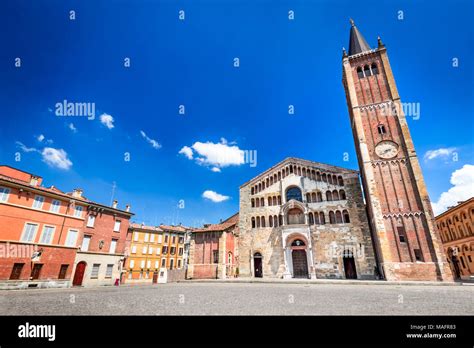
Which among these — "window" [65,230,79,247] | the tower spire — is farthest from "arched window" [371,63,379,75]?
"window" [65,230,79,247]

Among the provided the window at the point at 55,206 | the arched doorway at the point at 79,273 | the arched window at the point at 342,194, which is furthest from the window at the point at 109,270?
the arched window at the point at 342,194

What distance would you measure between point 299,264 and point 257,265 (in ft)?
17.8

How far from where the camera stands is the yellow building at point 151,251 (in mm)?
44438

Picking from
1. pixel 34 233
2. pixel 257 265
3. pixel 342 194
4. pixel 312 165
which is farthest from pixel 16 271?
pixel 342 194

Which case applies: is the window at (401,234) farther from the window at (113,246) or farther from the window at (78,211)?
the window at (78,211)

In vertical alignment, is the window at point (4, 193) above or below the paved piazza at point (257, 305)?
above

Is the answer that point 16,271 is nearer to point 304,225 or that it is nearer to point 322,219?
point 304,225

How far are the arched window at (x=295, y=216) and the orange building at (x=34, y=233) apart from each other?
25.3 metres

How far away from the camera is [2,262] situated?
17641 mm

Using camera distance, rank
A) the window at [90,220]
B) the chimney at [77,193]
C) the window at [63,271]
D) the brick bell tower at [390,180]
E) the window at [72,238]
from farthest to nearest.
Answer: the chimney at [77,193] → the window at [90,220] → the window at [72,238] → the window at [63,271] → the brick bell tower at [390,180]

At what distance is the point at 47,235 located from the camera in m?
21.2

Task objective
Please copy the lines from the one containing "At what distance" through the last line of the rows, unchanged.

The response
At what distance is the point at 47,235 located from the camera in m?
21.2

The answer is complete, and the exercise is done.